-- AUSGANGSDOKUMENT --
════════

Der verlorene Sohn (Olga Grjasnowa)

Ausgebrannt. Ein dreißigstündiges Feuer zerstörte am 17. Dezember nach julianischem Kalender, respektive am 29. Dezember 1837 nach gregorianischem den Winterpalast, die Hauptresidenz der russischen Zaren in St. Petersburg. Der vierflügelige, dreigeschoßige Bau am Ufer der Newa wurde hernach wieder hergerichtet und um Ostern 1839 fertig gestellt. 1852 ließ Zar Nikolaus I. dann noch etliche der 1.000 Räume abtrennen, um so die weltberühmte Eremitage-Gemäldesammlung einer breiteren Öffentlichkeit zugänglich zu machen. Auch heute noch ist dieses prächtige Bauwerk des russischen Barocks bedroht, durch Besuchermassen, die Feuchtigkeit des nahen Flusses und den weichen sumpfigen Untergrund auf dem es errichtet wurde.

════════

-- DATENSATZAUSZUG --

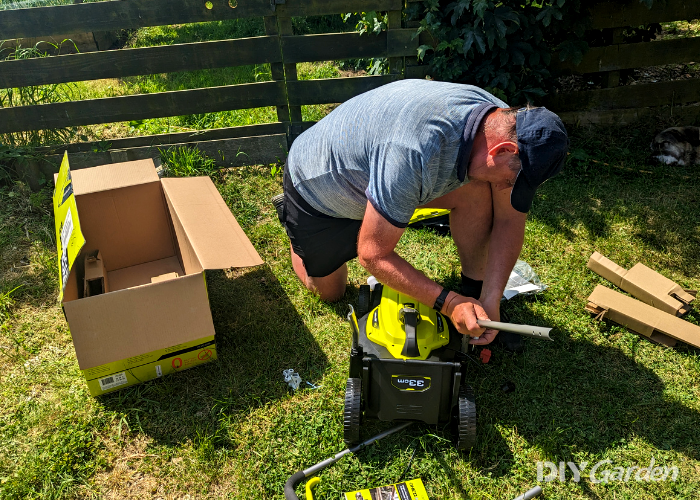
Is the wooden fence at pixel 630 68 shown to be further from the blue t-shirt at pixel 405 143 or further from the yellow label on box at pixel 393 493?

════════

-- GESTELLTE AUFGABE --
Führe den Text über den Winterpalast ab seinem letzten Satz weiter.

-- LÖSUNG DER AUFGABE --
Von Geschoß zu Geschoß variierende Fenster, unterschiedlich geschmückte Fassaden, sein Ballsaal protzt als größter Raum mit seinen 1.103 m2. Malachit Säulen, riesige, kostbare Vasen, Wandteppiche, imposante Treppenhäuser. Was wäre ich da gerne mal live in Ruhe und mit Muße unterwegs, würde von den rauschenden Bällen der Romanows träumen. Bis dahin lasse ich mich in und von dieser Geschichte hierher entführen, so wie die Hauptfigur. Was ihn angeht geschieht dies allerdings nicht freiwillig und die Opfer, welche er bringen muss sind hoch …

Der verlorene Sohn von Olga Grjasnowa ….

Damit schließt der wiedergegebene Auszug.